◆ EXERCISE ◆
In the interview transcript, under what imprint did the speaker publish the book after getting the rights back?

◆ DOCUMENT EXCERPT ◆
No, that's me. So I actually got. So I got my rights back and I just published it under my own imprint. So Hamilton street press that's. Uh, Hamilton street is. Is is me.

Speaker 1:

I love it. Okay, okay, so you did that one and then, what did you like about doing it yourself versus what? Now that you know About the alternatives, yeah, what are your, I don't know, what are your feelings about? Okay, this is a nice to have, this is a must have, this is a don't type thing with the different paradigms, yeah, so what was?

Speaker 2:

great is they? Let me keep that cover, like just for free. They just gave it to me. They're like good luck and um. So I got to basically Take that book and publish it under my own imprint Without anybody really noticing that anything was different, which is kind of what I wanted. I was like you know and that, and that part was was great. It was really learning. You know, jane Friedman, love Jane me too, excuse me. She has a and I think you do this too. She had like a guide on how to Self-publish yeah, and of course.

◆ RECORDED INFORMATION ◆
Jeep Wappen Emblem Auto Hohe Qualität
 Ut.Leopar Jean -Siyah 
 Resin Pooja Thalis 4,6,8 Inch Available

◆ ANSWER BOX ◆
Hamilton street press